任务说明 a ▸ 在这段 WordCount 案例中,简化步骤用哪个方法把字符串列表切分成单词列表?
---------- 文档片段 ----------
普通 WordCount 案例
单词计数:将集合中出现的相同的单词,进行计数,取计数排名前三的结果。
//定义数据
val stringList : List[String] = List("hello spark","scala yes","hello java","java yes","hello scala","scala yes","java yes","hello java")
//1.对字符进行切分 得到一个打散所有单词的列表
// val wordList1 : List[Array[String]] = stringList.map(_.split(" ")) //切分
// val wordList2 : List[String] = wordList1.flatten
//使用简化步骤
val wordList = stringList.flatMap(_.split(" "))
println(wordList)
//2.相同单词进行分组
val gp : Map[String,List[String]] = wordList.groupBy(w => w)
println(gp)
//3.对分组之后的list取长度,得到每个单词的个数
val count: Map[String,Int] = gp.map(kv => (kv._1,kv._2.length))
---------- 本题材料 ----------
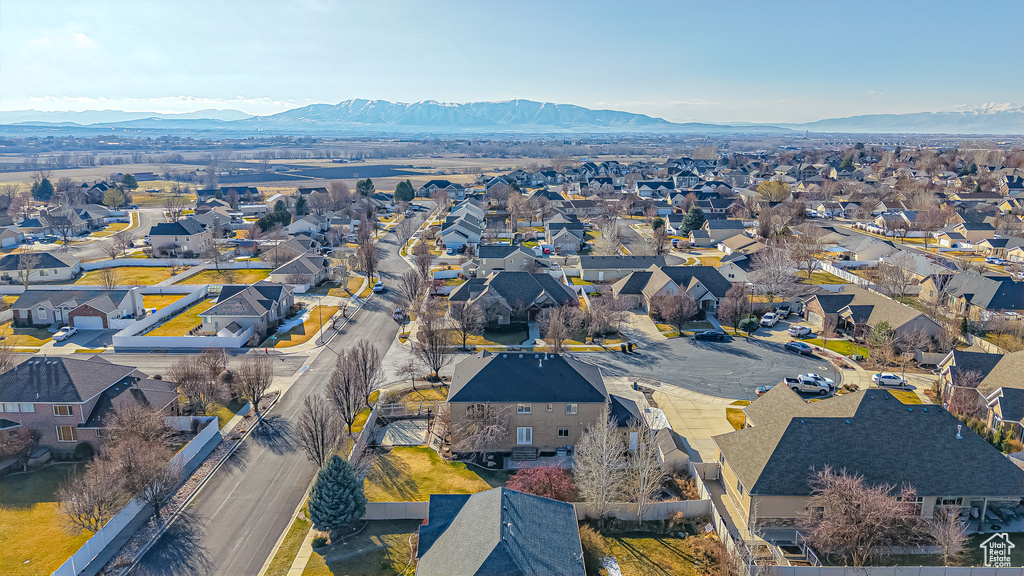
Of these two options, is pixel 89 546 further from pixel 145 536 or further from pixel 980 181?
pixel 980 181

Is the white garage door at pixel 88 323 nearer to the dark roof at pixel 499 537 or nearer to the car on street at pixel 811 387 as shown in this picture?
the dark roof at pixel 499 537

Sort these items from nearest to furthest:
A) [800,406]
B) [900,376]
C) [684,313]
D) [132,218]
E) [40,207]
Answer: [800,406] → [900,376] → [684,313] → [132,218] → [40,207]

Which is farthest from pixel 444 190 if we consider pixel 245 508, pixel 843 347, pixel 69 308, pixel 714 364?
pixel 245 508

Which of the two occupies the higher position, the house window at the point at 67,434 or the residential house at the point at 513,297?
the residential house at the point at 513,297

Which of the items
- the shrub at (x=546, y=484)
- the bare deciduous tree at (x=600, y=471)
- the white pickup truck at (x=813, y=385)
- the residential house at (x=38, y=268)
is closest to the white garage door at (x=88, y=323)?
the residential house at (x=38, y=268)

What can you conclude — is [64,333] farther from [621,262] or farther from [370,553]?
[621,262]

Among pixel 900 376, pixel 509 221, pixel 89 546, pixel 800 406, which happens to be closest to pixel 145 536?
pixel 89 546
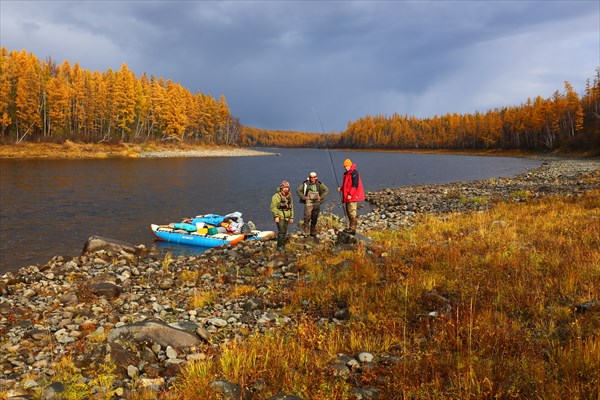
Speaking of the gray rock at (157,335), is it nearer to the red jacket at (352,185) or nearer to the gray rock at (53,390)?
the gray rock at (53,390)

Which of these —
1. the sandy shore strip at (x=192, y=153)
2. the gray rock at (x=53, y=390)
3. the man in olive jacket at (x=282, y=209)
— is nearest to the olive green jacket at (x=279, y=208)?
the man in olive jacket at (x=282, y=209)

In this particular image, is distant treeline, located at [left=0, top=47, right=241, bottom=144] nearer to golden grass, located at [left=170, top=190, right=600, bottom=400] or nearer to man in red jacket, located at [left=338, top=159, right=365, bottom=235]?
man in red jacket, located at [left=338, top=159, right=365, bottom=235]

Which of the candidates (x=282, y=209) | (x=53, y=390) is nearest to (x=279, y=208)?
(x=282, y=209)

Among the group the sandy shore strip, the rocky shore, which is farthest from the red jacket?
the sandy shore strip

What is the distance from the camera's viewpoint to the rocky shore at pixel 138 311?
5.47 metres

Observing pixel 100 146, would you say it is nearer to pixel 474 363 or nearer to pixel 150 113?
pixel 150 113

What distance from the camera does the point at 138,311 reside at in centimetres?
877

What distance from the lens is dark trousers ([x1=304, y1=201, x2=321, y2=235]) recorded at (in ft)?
49.3

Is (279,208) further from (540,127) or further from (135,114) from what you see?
(540,127)

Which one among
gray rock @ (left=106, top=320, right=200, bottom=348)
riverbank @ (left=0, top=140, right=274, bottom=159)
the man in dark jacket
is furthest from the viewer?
riverbank @ (left=0, top=140, right=274, bottom=159)

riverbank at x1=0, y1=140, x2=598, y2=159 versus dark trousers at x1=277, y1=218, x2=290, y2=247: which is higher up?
riverbank at x1=0, y1=140, x2=598, y2=159

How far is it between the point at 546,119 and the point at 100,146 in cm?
11988

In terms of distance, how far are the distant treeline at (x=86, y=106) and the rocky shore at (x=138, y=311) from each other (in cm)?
7505

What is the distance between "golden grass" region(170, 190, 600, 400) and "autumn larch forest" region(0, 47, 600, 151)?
48.3m
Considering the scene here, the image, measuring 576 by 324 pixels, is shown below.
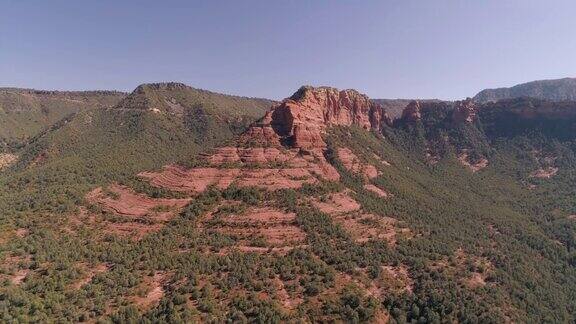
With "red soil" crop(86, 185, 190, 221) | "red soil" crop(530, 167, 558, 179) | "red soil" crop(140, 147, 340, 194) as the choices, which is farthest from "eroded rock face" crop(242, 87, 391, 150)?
"red soil" crop(530, 167, 558, 179)

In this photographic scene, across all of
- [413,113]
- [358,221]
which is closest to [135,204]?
[358,221]

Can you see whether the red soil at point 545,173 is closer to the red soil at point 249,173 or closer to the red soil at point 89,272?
the red soil at point 249,173

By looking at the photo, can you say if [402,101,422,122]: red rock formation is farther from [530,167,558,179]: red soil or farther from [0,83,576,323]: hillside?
[530,167,558,179]: red soil

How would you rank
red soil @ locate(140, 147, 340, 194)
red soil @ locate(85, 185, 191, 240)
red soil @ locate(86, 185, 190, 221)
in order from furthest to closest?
red soil @ locate(140, 147, 340, 194)
red soil @ locate(86, 185, 190, 221)
red soil @ locate(85, 185, 191, 240)

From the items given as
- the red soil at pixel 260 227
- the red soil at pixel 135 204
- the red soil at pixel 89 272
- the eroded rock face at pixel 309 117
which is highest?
the eroded rock face at pixel 309 117

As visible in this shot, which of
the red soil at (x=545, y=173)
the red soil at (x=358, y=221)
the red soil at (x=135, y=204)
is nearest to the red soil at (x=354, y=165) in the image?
the red soil at (x=358, y=221)
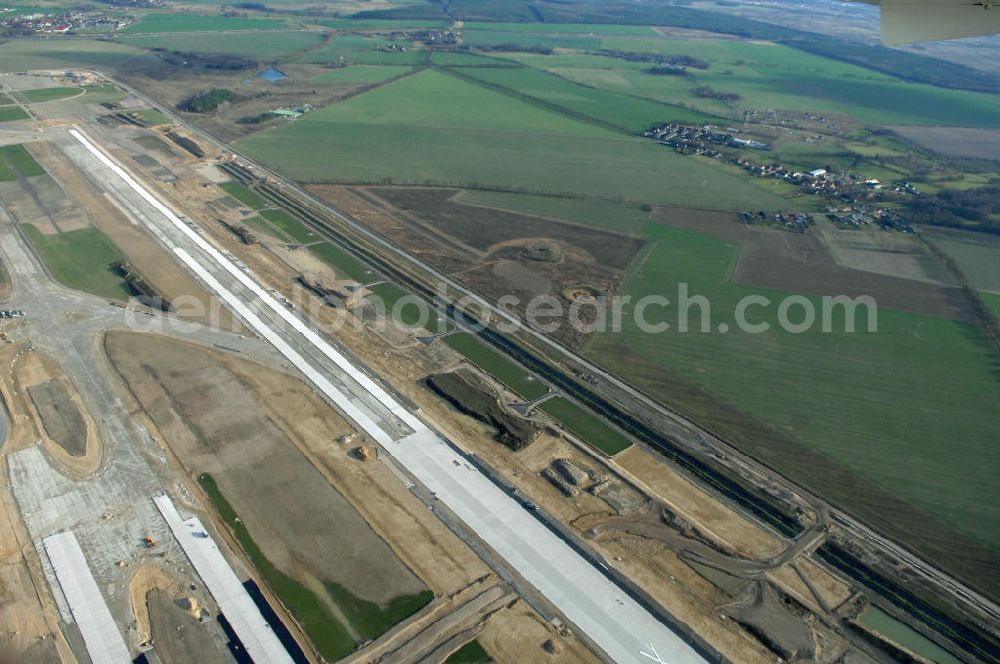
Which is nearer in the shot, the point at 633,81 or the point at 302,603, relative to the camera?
the point at 302,603

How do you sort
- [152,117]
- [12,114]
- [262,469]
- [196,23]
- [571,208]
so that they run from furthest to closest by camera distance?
[196,23]
[152,117]
[12,114]
[571,208]
[262,469]

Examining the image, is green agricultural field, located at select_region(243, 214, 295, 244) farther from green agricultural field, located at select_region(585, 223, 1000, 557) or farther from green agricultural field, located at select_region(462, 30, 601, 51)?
green agricultural field, located at select_region(462, 30, 601, 51)

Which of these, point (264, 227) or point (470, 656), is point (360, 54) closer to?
point (264, 227)

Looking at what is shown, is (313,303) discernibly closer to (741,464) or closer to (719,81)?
(741,464)

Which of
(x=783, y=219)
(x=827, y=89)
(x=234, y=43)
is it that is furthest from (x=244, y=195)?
(x=827, y=89)

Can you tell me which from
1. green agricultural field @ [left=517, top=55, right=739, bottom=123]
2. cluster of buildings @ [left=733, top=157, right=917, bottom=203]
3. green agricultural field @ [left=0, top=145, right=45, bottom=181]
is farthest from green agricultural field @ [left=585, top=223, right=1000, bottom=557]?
green agricultural field @ [left=517, top=55, right=739, bottom=123]

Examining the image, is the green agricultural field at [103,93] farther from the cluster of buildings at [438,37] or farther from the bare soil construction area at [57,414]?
the bare soil construction area at [57,414]

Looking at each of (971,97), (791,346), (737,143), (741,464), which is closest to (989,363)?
(791,346)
----------
任务说明 b ▸ 逐条列出所有包含字符串“closer”的数据行。

正确答案 a ▸ 用 flatMap 方法,即 stringList.flatMap(_.split(" "))。

正确答案 b ▸
Can you see whether the red soil at point 545,173 is closer to the red soil at point 249,173 or closer to the red soil at point 89,272?
Which of these, point (264, 227) or point (470, 656), is point (360, 54) closer to?
Looking at what is shown, is (313,303) discernibly closer to (741,464) or closer to (719,81)?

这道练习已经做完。